— Testo del documento —
****
Stefania Scagnetti
Jiku asd di Roma
Siamo fatti di giudizi, stereotipi, pregiudizi… sono “scorciatoie cognitive” che fanno parte della natura umana e, spesso, ci vengono anche in aiuto. Ma non sempre è così. A volte diventano delle vere e proprie gabbie che imprigionano gli altri in schemi e categorie, ma, in realtà, imprigionano noi stessi.
“Non sta bene dire una parolaccia per una donna”, “Un uomo non può piangere, perché diventa una femminuccia e si sa che le donne sono emotive”, “Perché non ti sposi, invece di pensare alle arti marziali?”, “Un uomo non può non intendersi di calcio e motori…. E così via…
Quante volte abbiamo sentito frasi di questo tipo! Ed io non sono stata esente, naturalmente.
L’Aikido per me è stata un’esperienza (e ancora lo è) arricchente, a tutto tondo. Ora fa parte della mia identità. Mi ha appassionata e mi ha dato la conferma che non serve chissà quale forza per neutralizzare un attacco, bastano alcuni movimenti con i piedi, con il busto, con i polsi…ed eccolo là: un energumeno di 1,90 mt disteso sul tatami, che batte per terra con la mano in segno di “stop” e questa è una bella rivincita verso tutti quelli che, appena vedono una ragazza che pratica le arti marziali, la guardano come se fosse di porcellana, o un “pesce fuor d’acqua” o pensano che lo faccia così tanto per… Mi è stato detto, quando decisi di iscrivermi ad Aikido: “ma perché non cerchi qualcosa di più femminile?”, o ancora: “Hai 30 anni, ma perché non metti su famiglia, invece di pensare ai bastoni!”. Ammetto che io, fin da piccola, sono sempre stata contraria a ciò che “fanno tutte le altre bambine”: non mi è mai piaciuta la danza, ho sempre preferito i pantaloni alle gonne, non ho mai portato le unghie lunghe e a 10 anni volevo fare la comunione in jeans! Ma questo non vuol dire che siano da “additare” tutte quelle donne che, al contrario, sognano il matrimonio da favola, amano le gonne, essere esteticamente impeccabili e rispecchiare ciò che la cultura italiana si è sempre aspettata da una donna. Siamo esseri umani, prima di qualunque cosa e, come tali, abbiamo il dovere verso noi stessi di essere esattamente ciò che vogliamo essere!
****
— Cosa fare —
Riporta fedelmente il passo del testo sull'Aikido e gli stereotipi che inizia con "Stefania Scagnetti" e termina con "stata esente, naturalmente.".

[Record di immagini e domande]
****
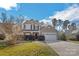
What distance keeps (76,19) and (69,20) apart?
0.11m

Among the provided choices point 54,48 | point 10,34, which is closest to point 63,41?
point 54,48

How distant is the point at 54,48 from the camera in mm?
8633

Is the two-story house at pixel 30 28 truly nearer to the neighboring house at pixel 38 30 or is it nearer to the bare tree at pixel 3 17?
the neighboring house at pixel 38 30

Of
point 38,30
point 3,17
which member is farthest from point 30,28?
point 3,17

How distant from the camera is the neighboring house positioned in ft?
28.4

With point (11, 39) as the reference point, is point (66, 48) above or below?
below

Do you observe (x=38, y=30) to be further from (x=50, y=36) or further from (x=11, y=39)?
(x=11, y=39)

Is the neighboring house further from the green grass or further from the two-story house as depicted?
the green grass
****
— Soluzione —
Stefania Scagnetti
Jiku asd di Roma
Siamo fatti di giudizi, stereotipi, pregiudizi… sono “scorciatoie cognitive” che fanno parte della natura umana e, spesso, ci vengono anche in aiuto. Ma non sempre è così. A volte diventano delle vere e proprie gabbie che imprigionano gli altri in schemi e categorie, ma, in realtà, imprigionano noi stessi.
“Non sta bene dire una parolaccia per una donna”, “Un uomo non può piangere, perché diventa una femminuccia e si sa che le donne sono emotive”, “Perché non ti sposi, invece di pensare alle arti marziali?”, “Un uomo non può non intendersi di calcio e motori…. E così via…
Quante volte abbiamo sentito frasi di questo tipo! Ed io non sono stata esente, naturalmente.